Al-Qardh adalah salah satu akad yang terdapat pada sistem perbankan syariah yang tidak lain adalah memberikan pinjaman baik berupa uang ataupun lainnya tanpa mengharapkan imbalan atau bunga ( riba . secara tidak langsung berniat untuk tolong menolong bukan komersial.
Tantangan Pengelolaan Dana
Laju pertumbuhan perbankan syariah di tingkat global tak diragukan lagi. Aset lembaga keuangan syariah di dunia diperkirakan mencapai 250 miliar dollar AS, tumbuh rata-rata lebih dari 15 persen per tahun. Di Indonesia, volume usaha perbankan syariah selama lima tahun terakhir rata-rata tumbuh 60 persen per tahun. Tahun 2005, perbankan syariah Indonesia membukukan laba Rp 238,6 miliar, meningkat 47 persen dari tahun sebelumnya. Meski begitu, Indonesia yang memiliki potensi pasar sangat luas untuk perbankan syariah, masih tertinggal jauh di belakang Malaysia.
Tahun lalu, perbankan syariah Malaysia mencetak profit lebih dari satu miliar ringgit (272 juta dollar AS). Akhir Maret 2006, aset perbankan syariah di negeri jiran ini hampir mencapai 12 persen dari total aset perbankan nasional. Sedangkan di Indonesia, aset perbankan syariah periode Maret 2006 baru tercatat 1,40 persen dari total aset perbankan. Bank Indonesia memprediksi, akselerasi pertumbuhan perbankan syariah di Indonesia baru akan dimulai tahun ini.
Implementasi kebijakan office channeling, dukungan akseleratif pemerintah berupa pengelolaan rekening haji yang akan dipercayakan pada perbankan syariah, serta hadirnya investor-investor baru akan mendorong pertumbuhan bisnis syariah. Konsultan perbankan syariah, Adiwarman Azwar Karim, berpendapat, perkembangan perbankan syariah antara lain akan ditandai penerbitan obligasi berbasis syariah atau sukuk yang dipersiapkan pemerintah.
Sejumlah bank asing di Indonesia, seperti Citibank dan HSBC, bahkan bersiap menyambut penerbitan sukuk dengan membuka unit usaha syariah. Sementara itu sejumlah investor dari negara Teluk juga tengah bersiap membeli bank-bank di Indonesia untuk dikonversi menjadi bank syariah. Kriteria bank yang dipilih umumnya beraset relatif kecil, antara Rp 500 miliar dan Rp 2 triliun. Setelah dikonversi, bank-bank tersebut diupayakan melakukan sindikasi pembiayaan proyek besar, melibatkan lembaga keuangan global.

### Bahan yang Disediakan
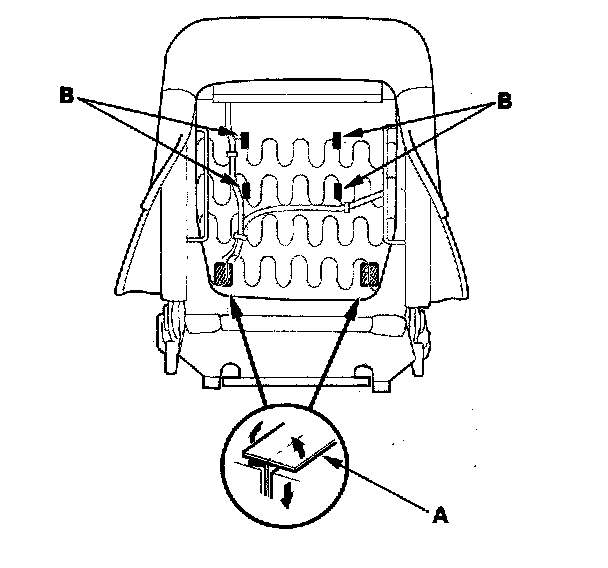 B
B
A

### Tujuan Tugas
Terjemahkan ke dalam bahasa Inggris kalimat "Bank Indonesia memprediksi, akselerasi pertumbuhan perbankan syariah di Indonesia baru akan dimulai tahun ini." dari teks tentang perbankan syariah. Daftar tersebut tidak perlu digunakan.

### Jawaban
Bank Indonesia predicts that the acceleration of Islamic banking growth in Indonesia will only begin this year.